▶ ENUNCIADO
De acordo com o trecho da decisão de habeas corpus, em que dia e horário Jorge Lorenzetti foi convocado para depor na comissão?

▶ TRECHO DO DOCUMENTO
_____

MED. CAUT. EM HABEAS CORPUS 89.953-6 DISTRITO FEDERAL

RELATOR : MIN. CARLOS BRITTO

PACIENTE(S) : JORGE LORENZETTI

IMPETRANTE(S) : ALDO DE CAMPOS COSTA E OUTRO(A/S)

COATOR(A/S)(ES) : COMISSÃO PARLAMENTAR MISTA DE INQUÉRITO – CPMI DAS AMBULÂNCIAS

DECISÃO: Vistos, etc.

Cuida-se de habeas corpus, preventivamente impetrado em favor de Jorge Lorenzetti, que foi convocado para depor na “Comissão Parlamentar Mista de Inquérito das Ambulâncias“, no próximo dia 31 de outubro, terça-feira, às 14h. Habeas corpus em que o paciente veicula sua pretensão de depor na condição de investigado, e não de testemunha, uma vez que “o requerimento de nº 269/06 (em anexo), mediante o qual se requereu a convocação do paciente, revela, inequivocamente, sua condição de investigado no episódio que envolveu a tentativa de compra, em 15 de setembro próximo passado (sic), de informações supostamente contidas em um ‘dossiê’, que, em tese, relacionavam pessoas ligadas ao Partido da Social Democracia Brasileira (PSDB) ao escândalo denominado ‘Máfia das Sanguessugas’ (…).

Lamentavelmente, os eloqüentes pronunciamentos desta Corte sobre a questão podem não ser bastantes para impedir eventual coação injusta à liberdade de locomoção do paciente, em caso de recusar-se a firmar termo de compromisso legal de testemunha, ou, na hipótese em que venha a exercer o seu direito de calar-se perante a Comissão Parlamentar de Inquérito que está promovendo sua oitiva. É que, apesar de ser induvidoso que sua qualificação como investigado faz atrair ‘a observância da norma incerta no inciso LXIII do artigo 5º da Carta da República’, existe sempre o fundado risco de que o paciente possa ser etiquetado como testemunha durante sua audição, o que, além de representar uma burla à sua efetiva condição nos fatos em apuração, causaria-lhe inflição à sua liberdade de locomoção, de difícil – senão impossível – reparação” (fls. 05).

_____

▶ DADOS DE ORIGEM
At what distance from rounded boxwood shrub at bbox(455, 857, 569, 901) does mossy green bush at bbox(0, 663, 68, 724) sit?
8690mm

_____

▶ RESPOSTA
No dia 31 de outubro, terça-feira, às 14h.